··· Data provided

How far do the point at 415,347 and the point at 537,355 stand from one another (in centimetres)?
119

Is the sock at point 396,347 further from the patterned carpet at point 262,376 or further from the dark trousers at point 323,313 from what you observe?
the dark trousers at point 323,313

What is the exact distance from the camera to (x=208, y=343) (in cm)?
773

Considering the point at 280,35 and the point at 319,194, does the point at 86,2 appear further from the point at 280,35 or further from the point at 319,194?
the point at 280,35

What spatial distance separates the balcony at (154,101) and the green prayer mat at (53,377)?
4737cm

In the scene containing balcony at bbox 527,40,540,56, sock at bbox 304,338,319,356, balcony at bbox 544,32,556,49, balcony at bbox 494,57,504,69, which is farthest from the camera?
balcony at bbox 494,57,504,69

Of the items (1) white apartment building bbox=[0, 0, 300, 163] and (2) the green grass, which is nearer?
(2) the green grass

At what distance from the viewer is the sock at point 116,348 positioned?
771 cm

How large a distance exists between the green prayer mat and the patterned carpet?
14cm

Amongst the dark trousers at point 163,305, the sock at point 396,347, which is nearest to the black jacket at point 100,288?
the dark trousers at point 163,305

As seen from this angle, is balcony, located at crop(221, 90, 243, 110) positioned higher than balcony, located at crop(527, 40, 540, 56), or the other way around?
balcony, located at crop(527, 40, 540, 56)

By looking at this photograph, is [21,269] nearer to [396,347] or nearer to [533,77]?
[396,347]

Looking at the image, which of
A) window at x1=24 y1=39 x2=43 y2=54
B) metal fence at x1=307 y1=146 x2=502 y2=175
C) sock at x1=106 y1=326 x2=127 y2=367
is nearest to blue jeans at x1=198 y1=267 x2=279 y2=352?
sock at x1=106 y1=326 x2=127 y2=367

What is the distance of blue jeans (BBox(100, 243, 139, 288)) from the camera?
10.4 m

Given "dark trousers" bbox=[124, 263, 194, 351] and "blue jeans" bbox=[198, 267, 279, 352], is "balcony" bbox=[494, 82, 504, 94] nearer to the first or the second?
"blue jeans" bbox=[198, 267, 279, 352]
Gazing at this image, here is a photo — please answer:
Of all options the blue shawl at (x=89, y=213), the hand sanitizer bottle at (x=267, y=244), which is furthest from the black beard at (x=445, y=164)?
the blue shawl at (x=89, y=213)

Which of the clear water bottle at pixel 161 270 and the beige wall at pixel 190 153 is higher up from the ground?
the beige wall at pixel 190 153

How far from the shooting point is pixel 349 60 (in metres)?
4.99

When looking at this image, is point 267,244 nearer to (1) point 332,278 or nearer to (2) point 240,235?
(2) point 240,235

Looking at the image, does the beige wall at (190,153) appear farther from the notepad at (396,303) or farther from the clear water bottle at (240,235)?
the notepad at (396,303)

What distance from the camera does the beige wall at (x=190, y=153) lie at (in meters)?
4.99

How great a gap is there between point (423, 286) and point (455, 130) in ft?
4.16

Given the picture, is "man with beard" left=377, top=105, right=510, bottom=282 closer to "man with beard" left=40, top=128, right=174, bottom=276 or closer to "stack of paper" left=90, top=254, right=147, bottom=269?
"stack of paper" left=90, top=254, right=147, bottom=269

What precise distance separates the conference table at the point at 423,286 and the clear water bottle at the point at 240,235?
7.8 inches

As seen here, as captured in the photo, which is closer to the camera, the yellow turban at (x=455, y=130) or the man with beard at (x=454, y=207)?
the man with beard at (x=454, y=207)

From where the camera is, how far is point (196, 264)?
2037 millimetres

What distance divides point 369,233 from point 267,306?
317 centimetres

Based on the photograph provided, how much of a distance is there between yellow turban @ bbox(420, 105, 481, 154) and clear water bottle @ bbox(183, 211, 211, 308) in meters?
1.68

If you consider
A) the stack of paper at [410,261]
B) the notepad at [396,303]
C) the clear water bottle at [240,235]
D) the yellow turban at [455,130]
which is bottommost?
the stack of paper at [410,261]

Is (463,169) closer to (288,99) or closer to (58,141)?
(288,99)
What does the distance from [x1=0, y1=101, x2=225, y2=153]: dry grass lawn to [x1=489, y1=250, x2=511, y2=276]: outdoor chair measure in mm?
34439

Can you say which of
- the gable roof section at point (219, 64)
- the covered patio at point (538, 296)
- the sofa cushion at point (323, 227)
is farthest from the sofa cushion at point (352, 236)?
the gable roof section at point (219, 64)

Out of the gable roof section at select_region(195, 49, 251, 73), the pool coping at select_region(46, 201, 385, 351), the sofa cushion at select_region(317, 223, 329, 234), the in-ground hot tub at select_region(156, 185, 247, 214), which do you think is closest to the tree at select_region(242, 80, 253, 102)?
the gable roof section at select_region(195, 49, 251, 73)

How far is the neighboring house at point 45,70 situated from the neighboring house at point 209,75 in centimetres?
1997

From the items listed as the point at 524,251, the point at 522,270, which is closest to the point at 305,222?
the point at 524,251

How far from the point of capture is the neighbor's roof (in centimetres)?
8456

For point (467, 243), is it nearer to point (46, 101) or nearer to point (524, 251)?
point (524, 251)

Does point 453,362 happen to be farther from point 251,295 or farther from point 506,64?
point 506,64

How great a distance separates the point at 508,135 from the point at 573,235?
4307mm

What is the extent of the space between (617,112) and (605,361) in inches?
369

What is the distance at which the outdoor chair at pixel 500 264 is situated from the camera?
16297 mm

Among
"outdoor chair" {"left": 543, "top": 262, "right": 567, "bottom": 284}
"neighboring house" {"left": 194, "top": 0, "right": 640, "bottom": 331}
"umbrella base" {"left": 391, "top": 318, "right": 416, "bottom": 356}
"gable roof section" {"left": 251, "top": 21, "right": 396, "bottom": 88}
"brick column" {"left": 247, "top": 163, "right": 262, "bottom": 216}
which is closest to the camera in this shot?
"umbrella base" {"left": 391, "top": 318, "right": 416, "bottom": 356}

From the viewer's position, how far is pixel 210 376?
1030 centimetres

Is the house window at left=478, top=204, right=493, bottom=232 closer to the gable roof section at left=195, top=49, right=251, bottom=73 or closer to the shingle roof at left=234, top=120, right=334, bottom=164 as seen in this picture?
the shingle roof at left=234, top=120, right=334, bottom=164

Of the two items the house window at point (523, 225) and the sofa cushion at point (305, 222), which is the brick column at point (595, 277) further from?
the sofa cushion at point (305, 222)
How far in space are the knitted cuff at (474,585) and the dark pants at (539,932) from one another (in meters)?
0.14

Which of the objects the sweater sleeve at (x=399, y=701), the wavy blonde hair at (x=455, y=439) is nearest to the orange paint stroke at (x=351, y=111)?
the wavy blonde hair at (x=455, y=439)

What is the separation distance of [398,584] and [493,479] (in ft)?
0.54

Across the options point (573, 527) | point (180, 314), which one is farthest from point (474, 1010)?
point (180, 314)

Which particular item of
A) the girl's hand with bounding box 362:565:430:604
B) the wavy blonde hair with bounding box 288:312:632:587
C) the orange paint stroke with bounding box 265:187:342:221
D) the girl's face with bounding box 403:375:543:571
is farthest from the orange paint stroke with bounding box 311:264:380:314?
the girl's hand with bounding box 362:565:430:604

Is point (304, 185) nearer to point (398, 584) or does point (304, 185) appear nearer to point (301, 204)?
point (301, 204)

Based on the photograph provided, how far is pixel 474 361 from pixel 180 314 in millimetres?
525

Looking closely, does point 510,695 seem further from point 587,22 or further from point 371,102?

······

=== Your goal ===
Rewrite all of the entries above, changing each "from the camera" to "from the lens" and leaving everything else as it is.

=== Answer to this exercise ===
How far do the point at 415,347 and the point at 537,355 stand from one another (in centimetres)?
119

Is the sock at point 396,347 further from the patterned carpet at point 262,376 or further from the dark trousers at point 323,313 from what you observe?
the dark trousers at point 323,313

What is the exact distance from the lens to (x=208, y=343) (in cm)?
773

Considering the point at 280,35 and the point at 319,194, does the point at 86,2 appear further from the point at 280,35 or further from the point at 319,194?
the point at 280,35

What spatial distance separates the balcony at (154,101) and the green prayer mat at (53,377)?
4737cm

In the scene containing balcony at bbox 527,40,540,56, sock at bbox 304,338,319,356, balcony at bbox 544,32,556,49, balcony at bbox 494,57,504,69, which is farthest from the lens?
balcony at bbox 494,57,504,69

Of the items (1) white apartment building bbox=[0, 0, 300, 163] and (2) the green grass, which is nearer?
(2) the green grass

At what distance from the viewer is the sock at point 116,348 positioned?
771 cm

How large a distance exists between the green prayer mat and the patterned carpet?
14cm

Amongst the dark trousers at point 163,305, the sock at point 396,347, which is nearest to the black jacket at point 100,288?
the dark trousers at point 163,305

As seen from this angle, is balcony, located at crop(221, 90, 243, 110) positioned higher than balcony, located at crop(527, 40, 540, 56), or the other way around?
balcony, located at crop(527, 40, 540, 56)

By looking at this photograph, is [21,269] nearer to [396,347] or nearer to [533,77]?
[396,347]

Looking at the image, which of
A) window at x1=24 y1=39 x2=43 y2=54
B) metal fence at x1=307 y1=146 x2=502 y2=175
C) sock at x1=106 y1=326 x2=127 y2=367
is nearest to blue jeans at x1=198 y1=267 x2=279 y2=352?
sock at x1=106 y1=326 x2=127 y2=367

What is the distance of blue jeans (BBox(100, 243, 139, 288)) from the lens?
10.4 m

Given "dark trousers" bbox=[124, 263, 194, 351] and "blue jeans" bbox=[198, 267, 279, 352], is "balcony" bbox=[494, 82, 504, 94] nearer to the first or the second?
"blue jeans" bbox=[198, 267, 279, 352]
Gazing at this image, here is a photo — please answer:
Of all options the blue shawl at (x=89, y=213), the hand sanitizer bottle at (x=267, y=244), which is furthest from the black beard at (x=445, y=164)?
the blue shawl at (x=89, y=213)

Which of the clear water bottle at pixel 161 270 and the beige wall at pixel 190 153 is higher up from the ground?
the beige wall at pixel 190 153

How far from the shooting point is pixel 349 60 (in metres)?
4.99

When looking at this image, is point 267,244 nearer to (1) point 332,278 or nearer to (2) point 240,235?
(2) point 240,235

Looking at the image, does the beige wall at (190,153) appear farther from the notepad at (396,303) or farther from the clear water bottle at (240,235)?
the notepad at (396,303)

What distance from the lens does the beige wall at (x=190, y=153) lie at (in meters)?
4.99

How great a gap is there between point (423, 286) and point (455, 130) in ft?
4.16

Given the picture, is "man with beard" left=377, top=105, right=510, bottom=282 closer to "man with beard" left=40, top=128, right=174, bottom=276 or closer to "stack of paper" left=90, top=254, right=147, bottom=269?
"stack of paper" left=90, top=254, right=147, bottom=269

What precise distance separates the conference table at the point at 423,286 and the clear water bottle at the point at 240,235?
7.8 inches

As seen here, as captured in the photo, which is closer to the camera, the yellow turban at (x=455, y=130) or the man with beard at (x=454, y=207)?
the man with beard at (x=454, y=207)

From where the camera is, how far is point (196, 264)?
2037 millimetres

What distance divides point 369,233 from point 267,306?
317 centimetres

Based on the photograph provided, how much of a distance is there between yellow turban @ bbox(420, 105, 481, 154) and clear water bottle @ bbox(183, 211, 211, 308) in meters?
1.68

If you consider
A) the stack of paper at [410,261]
B) the notepad at [396,303]
C) the clear water bottle at [240,235]
D) the yellow turban at [455,130]
which is bottommost?
the stack of paper at [410,261]

Is (463,169) closer to (288,99) or closer to (58,141)?
(288,99)
What does the distance from [x1=0, y1=101, x2=225, y2=153]: dry grass lawn to [x1=489, y1=250, x2=511, y2=276]: outdoor chair measure in mm?
34439

Can you say which of
- the gable roof section at point (219, 64)
- the covered patio at point (538, 296)
- the sofa cushion at point (323, 227)
is farthest from the sofa cushion at point (352, 236)?
the gable roof section at point (219, 64)

Out of the gable roof section at select_region(195, 49, 251, 73), the pool coping at select_region(46, 201, 385, 351), the sofa cushion at select_region(317, 223, 329, 234), the in-ground hot tub at select_region(156, 185, 247, 214), which do you think is closest to the tree at select_region(242, 80, 253, 102)?
the gable roof section at select_region(195, 49, 251, 73)

How far is the neighboring house at point 45,70 situated from the neighboring house at point 209,75 in centimetres?
1997

From the items listed as the point at 524,251, the point at 522,270, which is closest to the point at 305,222?
the point at 524,251

How far from the point of capture is the neighbor's roof (in centimetres)?
8456

For point (467, 243), is it nearer to point (46, 101) or nearer to point (524, 251)?
point (524, 251)

Does point 453,362 happen to be farther from point 251,295 or farther from point 506,64?
point 506,64

How great a distance separates the point at 508,135 from the point at 573,235?
4307mm

What is the extent of the space between (617,112) and (605,361) in inches?
369

What is the distance at which the outdoor chair at pixel 500 264 is situated from the lens?
16297 mm

Among
"outdoor chair" {"left": 543, "top": 262, "right": 567, "bottom": 284}
"neighboring house" {"left": 194, "top": 0, "right": 640, "bottom": 331}
"umbrella base" {"left": 391, "top": 318, "right": 416, "bottom": 356}
"gable roof section" {"left": 251, "top": 21, "right": 396, "bottom": 88}
"brick column" {"left": 247, "top": 163, "right": 262, "bottom": 216}
which is closest to the camera in this shot?
"umbrella base" {"left": 391, "top": 318, "right": 416, "bottom": 356}

From the viewer's position, how far is pixel 210 376?
1030 centimetres

Is the house window at left=478, top=204, right=493, bottom=232 closer to the gable roof section at left=195, top=49, right=251, bottom=73 or closer to the shingle roof at left=234, top=120, right=334, bottom=164 as seen in this picture?
the shingle roof at left=234, top=120, right=334, bottom=164

Of the two items the house window at point (523, 225) and the sofa cushion at point (305, 222), which is the brick column at point (595, 277) further from?
the sofa cushion at point (305, 222)
How far in space are the knitted cuff at (474,585) and the dark pants at (539,932) from one another (in meters)?
0.14

Which of the objects the sweater sleeve at (x=399, y=701), the wavy blonde hair at (x=455, y=439) is nearest to the orange paint stroke at (x=351, y=111)?
the wavy blonde hair at (x=455, y=439)

What is the separation distance of [398,584] and [493,479] (in ft)?
0.54

Across the options point (573, 527) | point (180, 314), which one is farthest from point (474, 1010)?
point (180, 314)

Which particular item of
A) the girl's hand with bounding box 362:565:430:604
B) the wavy blonde hair with bounding box 288:312:632:587
C) the orange paint stroke with bounding box 265:187:342:221
D) the girl's face with bounding box 403:375:543:571
is farthest from the orange paint stroke with bounding box 311:264:380:314?
the girl's hand with bounding box 362:565:430:604

Is point (304, 185) nearer to point (398, 584) or does point (304, 185) appear nearer to point (301, 204)?
point (301, 204)

Based on the photograph provided, how far is pixel 474 361 from pixel 180 314 in millimetres?
525

Looking closely, does point 510,695 seem further from point 587,22 or further from point 371,102?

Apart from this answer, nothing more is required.